### Aim of the task
Please give the number of lines in the records below that include "Vietnam", with no other output.
Start of Records for the exercise
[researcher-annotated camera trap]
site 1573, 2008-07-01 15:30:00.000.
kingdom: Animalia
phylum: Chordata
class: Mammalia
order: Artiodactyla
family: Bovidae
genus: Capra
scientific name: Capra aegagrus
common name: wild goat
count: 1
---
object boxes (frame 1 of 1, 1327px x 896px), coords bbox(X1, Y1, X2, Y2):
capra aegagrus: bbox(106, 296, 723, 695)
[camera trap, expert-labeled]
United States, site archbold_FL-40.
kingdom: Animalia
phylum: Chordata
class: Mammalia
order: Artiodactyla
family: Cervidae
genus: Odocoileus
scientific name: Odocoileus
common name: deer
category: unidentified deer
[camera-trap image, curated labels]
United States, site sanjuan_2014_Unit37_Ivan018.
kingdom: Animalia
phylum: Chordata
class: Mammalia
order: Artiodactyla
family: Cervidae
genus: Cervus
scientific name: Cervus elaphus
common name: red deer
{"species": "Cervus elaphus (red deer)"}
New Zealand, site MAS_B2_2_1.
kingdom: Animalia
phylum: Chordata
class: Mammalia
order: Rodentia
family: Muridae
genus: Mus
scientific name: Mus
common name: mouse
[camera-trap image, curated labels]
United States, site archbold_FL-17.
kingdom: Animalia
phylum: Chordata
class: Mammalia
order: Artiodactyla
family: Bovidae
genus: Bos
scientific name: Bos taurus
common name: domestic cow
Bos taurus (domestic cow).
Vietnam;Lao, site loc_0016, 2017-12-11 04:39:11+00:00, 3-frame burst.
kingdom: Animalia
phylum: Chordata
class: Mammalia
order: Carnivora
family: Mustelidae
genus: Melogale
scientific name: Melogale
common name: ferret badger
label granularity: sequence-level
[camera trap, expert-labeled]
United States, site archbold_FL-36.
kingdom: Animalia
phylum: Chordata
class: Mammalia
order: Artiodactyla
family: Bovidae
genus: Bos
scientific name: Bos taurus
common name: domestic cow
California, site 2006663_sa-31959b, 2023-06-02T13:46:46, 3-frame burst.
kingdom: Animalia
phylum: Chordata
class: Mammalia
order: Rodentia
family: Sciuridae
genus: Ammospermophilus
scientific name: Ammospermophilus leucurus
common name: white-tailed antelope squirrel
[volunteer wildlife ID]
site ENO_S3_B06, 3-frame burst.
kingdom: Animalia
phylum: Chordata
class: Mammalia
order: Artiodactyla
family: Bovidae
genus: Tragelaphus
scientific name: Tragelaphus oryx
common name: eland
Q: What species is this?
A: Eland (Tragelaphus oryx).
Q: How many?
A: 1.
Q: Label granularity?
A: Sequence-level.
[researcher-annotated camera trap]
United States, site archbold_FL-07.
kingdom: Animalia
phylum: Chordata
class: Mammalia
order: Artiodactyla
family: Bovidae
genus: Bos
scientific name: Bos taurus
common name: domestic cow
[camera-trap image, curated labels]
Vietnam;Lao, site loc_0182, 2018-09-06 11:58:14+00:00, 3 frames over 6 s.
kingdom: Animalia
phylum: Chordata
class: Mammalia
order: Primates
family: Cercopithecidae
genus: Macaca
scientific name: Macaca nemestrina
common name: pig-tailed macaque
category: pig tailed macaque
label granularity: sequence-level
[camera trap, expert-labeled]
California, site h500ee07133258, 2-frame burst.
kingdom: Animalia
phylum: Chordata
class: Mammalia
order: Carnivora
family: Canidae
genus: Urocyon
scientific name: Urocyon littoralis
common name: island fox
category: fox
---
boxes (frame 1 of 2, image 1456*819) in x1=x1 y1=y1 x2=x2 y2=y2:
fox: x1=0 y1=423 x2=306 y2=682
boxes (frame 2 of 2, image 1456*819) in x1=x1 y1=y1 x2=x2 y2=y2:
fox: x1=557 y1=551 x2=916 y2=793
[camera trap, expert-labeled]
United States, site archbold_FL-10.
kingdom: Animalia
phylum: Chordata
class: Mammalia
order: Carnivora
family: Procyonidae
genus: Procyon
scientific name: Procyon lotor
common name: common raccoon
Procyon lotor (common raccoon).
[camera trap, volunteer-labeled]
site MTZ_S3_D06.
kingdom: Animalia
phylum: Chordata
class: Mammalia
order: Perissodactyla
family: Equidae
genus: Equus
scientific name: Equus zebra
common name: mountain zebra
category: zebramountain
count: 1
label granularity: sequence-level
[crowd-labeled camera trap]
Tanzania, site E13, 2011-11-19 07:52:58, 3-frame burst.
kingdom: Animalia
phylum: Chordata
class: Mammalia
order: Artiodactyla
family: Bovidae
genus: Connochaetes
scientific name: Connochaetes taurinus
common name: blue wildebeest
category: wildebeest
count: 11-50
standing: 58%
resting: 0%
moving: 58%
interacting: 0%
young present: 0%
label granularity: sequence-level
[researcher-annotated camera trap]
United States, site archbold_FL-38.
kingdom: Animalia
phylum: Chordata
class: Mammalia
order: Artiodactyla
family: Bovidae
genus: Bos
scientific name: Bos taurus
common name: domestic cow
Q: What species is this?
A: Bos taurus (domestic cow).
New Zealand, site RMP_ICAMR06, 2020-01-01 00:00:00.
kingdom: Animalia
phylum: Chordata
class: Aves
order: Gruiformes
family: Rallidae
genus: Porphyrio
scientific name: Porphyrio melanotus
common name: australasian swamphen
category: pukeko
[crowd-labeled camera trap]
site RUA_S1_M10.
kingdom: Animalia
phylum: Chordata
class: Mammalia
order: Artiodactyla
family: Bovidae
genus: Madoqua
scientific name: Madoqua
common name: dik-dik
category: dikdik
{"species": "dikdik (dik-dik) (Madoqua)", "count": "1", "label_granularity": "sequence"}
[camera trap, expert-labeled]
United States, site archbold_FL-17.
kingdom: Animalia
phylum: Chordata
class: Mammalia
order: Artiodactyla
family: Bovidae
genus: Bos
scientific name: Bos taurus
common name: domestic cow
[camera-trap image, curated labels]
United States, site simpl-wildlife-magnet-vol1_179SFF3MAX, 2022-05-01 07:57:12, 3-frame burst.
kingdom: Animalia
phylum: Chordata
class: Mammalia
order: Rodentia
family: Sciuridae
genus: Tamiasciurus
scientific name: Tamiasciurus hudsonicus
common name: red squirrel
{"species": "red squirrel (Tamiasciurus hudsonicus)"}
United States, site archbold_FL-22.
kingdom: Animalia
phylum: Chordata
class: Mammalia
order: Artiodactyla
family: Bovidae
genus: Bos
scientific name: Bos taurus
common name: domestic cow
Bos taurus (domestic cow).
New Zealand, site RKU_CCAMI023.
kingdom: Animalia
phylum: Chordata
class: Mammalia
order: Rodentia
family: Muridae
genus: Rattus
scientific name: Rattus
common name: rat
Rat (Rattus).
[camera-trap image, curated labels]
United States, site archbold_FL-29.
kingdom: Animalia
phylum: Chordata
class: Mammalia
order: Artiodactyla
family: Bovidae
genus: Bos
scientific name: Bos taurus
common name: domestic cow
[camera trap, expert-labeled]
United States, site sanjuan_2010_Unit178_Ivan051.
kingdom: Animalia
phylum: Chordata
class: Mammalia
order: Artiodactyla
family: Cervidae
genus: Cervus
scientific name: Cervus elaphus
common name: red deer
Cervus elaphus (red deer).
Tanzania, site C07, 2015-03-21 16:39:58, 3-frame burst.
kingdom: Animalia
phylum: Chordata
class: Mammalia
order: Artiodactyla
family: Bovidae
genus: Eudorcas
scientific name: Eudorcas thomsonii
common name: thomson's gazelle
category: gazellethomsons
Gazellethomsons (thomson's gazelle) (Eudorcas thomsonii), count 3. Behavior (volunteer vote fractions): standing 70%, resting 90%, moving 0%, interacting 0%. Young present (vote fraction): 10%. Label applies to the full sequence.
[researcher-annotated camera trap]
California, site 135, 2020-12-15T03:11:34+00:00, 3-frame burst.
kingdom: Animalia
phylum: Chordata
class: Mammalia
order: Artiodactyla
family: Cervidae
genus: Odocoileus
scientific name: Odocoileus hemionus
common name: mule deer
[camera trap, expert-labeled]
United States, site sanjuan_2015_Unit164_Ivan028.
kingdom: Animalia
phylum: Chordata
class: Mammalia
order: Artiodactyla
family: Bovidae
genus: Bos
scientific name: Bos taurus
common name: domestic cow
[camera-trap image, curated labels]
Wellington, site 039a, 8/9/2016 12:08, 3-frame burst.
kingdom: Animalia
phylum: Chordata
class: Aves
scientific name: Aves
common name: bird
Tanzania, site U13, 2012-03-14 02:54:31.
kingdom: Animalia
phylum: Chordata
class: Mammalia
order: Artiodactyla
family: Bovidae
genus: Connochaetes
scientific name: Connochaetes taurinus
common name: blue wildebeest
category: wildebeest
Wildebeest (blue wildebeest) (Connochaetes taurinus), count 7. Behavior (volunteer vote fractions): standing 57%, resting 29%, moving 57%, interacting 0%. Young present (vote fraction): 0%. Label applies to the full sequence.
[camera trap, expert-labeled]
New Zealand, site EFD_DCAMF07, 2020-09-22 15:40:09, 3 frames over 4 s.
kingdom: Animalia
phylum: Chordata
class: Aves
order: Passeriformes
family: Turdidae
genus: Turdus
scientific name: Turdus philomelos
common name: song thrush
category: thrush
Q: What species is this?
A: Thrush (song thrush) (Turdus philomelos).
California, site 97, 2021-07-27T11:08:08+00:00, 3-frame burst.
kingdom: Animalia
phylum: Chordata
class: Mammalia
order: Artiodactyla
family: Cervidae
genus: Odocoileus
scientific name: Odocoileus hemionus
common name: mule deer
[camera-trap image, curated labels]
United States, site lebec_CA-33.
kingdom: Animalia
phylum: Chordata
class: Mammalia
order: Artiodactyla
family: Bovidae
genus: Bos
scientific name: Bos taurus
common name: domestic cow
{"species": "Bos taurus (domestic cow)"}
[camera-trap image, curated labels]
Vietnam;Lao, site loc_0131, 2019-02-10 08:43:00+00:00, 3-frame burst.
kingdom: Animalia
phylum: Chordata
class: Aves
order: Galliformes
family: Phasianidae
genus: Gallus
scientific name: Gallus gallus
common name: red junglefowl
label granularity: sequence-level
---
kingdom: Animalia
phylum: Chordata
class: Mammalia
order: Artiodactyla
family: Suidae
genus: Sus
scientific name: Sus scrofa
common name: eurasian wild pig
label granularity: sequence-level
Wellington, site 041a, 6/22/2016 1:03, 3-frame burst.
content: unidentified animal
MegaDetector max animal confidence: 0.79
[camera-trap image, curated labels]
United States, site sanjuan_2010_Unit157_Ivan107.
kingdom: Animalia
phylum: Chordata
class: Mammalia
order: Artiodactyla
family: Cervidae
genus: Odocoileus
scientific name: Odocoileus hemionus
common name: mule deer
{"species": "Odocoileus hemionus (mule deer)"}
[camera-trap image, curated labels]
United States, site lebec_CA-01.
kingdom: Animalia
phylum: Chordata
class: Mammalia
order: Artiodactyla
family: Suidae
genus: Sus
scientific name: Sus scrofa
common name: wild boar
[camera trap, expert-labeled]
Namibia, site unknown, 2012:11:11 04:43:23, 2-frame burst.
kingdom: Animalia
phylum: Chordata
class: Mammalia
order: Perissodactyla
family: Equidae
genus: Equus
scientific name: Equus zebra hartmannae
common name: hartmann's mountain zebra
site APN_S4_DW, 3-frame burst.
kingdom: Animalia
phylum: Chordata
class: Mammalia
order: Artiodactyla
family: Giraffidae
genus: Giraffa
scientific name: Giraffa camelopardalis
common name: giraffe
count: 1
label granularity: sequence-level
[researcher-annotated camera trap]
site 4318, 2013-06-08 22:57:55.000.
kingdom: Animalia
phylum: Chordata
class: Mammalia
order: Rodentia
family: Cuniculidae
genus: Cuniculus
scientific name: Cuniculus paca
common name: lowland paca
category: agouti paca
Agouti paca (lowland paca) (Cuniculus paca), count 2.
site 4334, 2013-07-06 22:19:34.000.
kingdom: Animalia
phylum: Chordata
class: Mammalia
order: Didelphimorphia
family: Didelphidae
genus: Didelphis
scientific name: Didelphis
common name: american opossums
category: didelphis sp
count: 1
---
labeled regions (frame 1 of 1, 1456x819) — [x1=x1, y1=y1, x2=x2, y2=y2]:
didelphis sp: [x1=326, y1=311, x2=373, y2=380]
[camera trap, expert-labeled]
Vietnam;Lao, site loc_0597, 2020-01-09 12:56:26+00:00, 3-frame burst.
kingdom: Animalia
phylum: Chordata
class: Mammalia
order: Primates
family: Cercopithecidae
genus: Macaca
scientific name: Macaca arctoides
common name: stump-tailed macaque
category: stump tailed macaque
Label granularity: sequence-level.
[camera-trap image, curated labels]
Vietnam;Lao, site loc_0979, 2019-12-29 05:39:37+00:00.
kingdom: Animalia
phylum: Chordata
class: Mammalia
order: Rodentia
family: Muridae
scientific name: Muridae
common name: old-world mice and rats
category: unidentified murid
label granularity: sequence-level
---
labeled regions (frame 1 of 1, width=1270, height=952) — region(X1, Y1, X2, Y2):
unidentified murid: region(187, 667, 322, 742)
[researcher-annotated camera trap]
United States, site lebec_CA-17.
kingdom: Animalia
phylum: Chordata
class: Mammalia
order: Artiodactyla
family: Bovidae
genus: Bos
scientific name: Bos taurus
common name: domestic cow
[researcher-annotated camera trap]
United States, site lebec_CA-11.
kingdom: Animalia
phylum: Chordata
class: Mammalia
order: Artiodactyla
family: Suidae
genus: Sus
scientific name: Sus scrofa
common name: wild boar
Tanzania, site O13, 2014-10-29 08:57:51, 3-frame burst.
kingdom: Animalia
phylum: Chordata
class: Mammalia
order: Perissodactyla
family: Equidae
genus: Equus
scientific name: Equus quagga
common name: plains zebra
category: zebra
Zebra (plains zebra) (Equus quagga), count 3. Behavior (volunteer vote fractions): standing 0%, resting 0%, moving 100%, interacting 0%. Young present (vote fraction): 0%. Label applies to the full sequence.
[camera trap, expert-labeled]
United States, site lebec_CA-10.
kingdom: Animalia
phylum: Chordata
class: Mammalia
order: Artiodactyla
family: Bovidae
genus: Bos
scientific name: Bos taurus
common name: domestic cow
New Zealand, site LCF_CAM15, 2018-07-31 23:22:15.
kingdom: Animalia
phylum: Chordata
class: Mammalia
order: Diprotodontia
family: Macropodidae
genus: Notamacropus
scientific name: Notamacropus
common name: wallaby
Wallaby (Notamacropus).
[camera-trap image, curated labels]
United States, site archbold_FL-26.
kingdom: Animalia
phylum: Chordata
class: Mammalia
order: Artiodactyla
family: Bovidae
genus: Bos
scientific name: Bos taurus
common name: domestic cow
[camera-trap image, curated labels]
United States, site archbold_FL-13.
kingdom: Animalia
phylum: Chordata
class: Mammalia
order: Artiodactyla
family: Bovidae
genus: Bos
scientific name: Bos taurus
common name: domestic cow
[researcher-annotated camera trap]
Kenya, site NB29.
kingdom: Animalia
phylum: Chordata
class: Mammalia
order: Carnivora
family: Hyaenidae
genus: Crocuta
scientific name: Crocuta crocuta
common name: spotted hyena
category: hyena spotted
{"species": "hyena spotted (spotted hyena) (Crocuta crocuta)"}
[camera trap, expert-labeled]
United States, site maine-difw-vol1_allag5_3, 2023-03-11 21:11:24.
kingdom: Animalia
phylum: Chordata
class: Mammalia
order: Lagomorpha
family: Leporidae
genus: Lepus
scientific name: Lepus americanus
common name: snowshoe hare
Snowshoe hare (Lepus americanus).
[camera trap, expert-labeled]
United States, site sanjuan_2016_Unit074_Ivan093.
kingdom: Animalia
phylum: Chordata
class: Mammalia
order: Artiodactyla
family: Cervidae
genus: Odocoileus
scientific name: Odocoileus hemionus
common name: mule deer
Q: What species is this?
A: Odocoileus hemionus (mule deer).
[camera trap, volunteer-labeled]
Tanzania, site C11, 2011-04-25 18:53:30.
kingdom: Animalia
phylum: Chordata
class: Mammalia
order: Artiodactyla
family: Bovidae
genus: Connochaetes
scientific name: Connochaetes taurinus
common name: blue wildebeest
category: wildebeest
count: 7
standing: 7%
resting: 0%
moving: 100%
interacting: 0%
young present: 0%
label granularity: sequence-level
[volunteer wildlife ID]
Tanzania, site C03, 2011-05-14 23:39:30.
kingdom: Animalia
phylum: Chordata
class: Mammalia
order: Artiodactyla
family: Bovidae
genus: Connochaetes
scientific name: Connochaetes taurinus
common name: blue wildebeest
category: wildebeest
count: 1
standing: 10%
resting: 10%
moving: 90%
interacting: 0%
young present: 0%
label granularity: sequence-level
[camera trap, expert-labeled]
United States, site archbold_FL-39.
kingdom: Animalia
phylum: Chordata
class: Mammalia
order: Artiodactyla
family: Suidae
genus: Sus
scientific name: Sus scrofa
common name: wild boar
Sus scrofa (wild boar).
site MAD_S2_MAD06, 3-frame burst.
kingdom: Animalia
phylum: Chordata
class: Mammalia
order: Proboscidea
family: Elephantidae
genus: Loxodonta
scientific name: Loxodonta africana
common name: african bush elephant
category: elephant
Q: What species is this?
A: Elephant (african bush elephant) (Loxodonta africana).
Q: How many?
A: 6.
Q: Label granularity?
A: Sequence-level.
End of Records for the exercise
### Your response
5